● Selected text
▬▬▬▬▬▬
“He doesn’t show any signs of stopping”: Visiting the Marcus Rashford Mural in Manchester

One of our community reporters, Lesley Downing from Bury, has paid a visit to the Marcus Rashford mural in South Manchester and shares her thoughts below.

We went to see the Marcus Rashford mural on Sunday. Just wanted to share the moment, and post a message.

I was surprised by how modest it was, just down a side street off an ordinary shopping street in Withington. Modest and ordinary.

Photo – Lesley Downing

We got there mid-afternoon and only stayed for about ten minutes. When we arrived there were around 15 people standing back, taking photos and selfies, reading the messages. There was a respectful hush, not silence, but quiet, reflective, similar to the mood you get in a cathedral, where people stand in wonder and share their thoughts and impressions.

The messages, now spilling onto the street, necessitating the closure of the road, ranged from individual post-its, through hand-written messages on cardboard, to poster size banners compiled by primary school children and their teachers. All messages of love, support, respect, gratitude and…. well awe.






Marcus Rashford is 23. From a fairly normal, but challenging background he has grown into a world-class footballer and a nationally and internationally recognized campaigner for the underprivileged and vulnerable.

So – world-class footballer, from early childhood he has lived and breathed the sport. To paraphrase Jimmy Anderson, eat, practice, sleep, repeat. That is how he lives his life. Every single minute of that commitment has led him to play for one of the most prestigious teams in the world, and for England, World Cup and Euros.

But that wasn’t enough for him. He watched his mother struggle to keep her family fed and clothed. He’s now probably one of the richest 23-year-olds in this country. It didn’t sit right.

In 2019 he helped set up the ‘In the Box’ campaign with Selfridges, to provide essential items for the homeless over Christmas. Then he went out with his mother and helped deliver them around GM.

In March 2020 he went along to Fareshare to make a donation, spoke to their CEO and decided just giving his money wasn’t enough and decided to lend his full support. This resulted in over £20m being raised, which help feed children not just in GM, but nationally.
▬▬▬▬▬▬
● Material provided
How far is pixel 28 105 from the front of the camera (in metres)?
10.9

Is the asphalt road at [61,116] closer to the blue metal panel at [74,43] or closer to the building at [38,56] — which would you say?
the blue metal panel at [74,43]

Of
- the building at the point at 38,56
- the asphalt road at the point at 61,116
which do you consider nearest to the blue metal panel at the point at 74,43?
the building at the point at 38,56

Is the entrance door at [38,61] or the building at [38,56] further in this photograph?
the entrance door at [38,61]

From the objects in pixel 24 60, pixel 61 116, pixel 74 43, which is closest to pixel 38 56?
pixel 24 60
▬▬▬▬▬▬
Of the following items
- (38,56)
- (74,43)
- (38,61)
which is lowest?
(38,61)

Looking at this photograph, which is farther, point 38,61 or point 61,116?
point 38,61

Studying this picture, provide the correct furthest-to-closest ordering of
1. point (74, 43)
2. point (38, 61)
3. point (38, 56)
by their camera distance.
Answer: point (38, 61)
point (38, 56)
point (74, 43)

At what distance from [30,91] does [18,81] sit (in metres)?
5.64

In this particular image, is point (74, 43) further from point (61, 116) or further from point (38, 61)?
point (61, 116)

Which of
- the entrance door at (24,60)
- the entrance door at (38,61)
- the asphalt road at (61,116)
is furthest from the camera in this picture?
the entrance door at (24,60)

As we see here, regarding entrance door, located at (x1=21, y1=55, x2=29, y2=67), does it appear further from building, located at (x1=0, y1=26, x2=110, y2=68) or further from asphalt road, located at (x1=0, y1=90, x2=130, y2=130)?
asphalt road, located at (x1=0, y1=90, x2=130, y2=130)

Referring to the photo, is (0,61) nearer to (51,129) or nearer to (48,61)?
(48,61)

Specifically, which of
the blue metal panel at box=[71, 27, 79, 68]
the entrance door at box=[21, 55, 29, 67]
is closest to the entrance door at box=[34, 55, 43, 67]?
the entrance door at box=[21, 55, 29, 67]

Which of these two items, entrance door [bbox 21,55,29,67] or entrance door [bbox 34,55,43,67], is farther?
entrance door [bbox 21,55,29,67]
▬▬▬▬▬▬
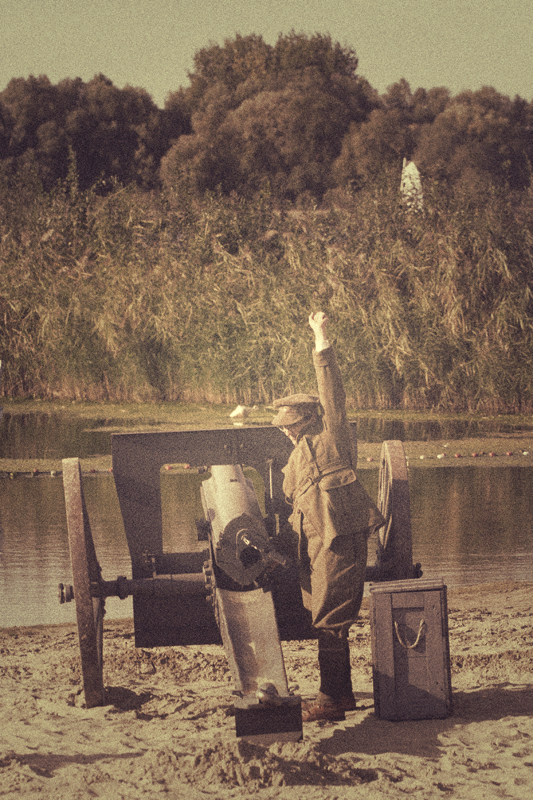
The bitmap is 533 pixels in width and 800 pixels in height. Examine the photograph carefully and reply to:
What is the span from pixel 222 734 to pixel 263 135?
▬▬▬▬▬▬
● Prompt A
In the Rashford mural article, which company did Rashford help set up the 'In the Box' campaign with in 2019?
● Prompt B
List every sentiment that the Rashford mural article says the messages at the mural expressed.
The rows above come from a source other than the Rashford mural article.

● Right answer A
Selfridges

● Right answer B
- love
- support
- respect
- gratitude
- awe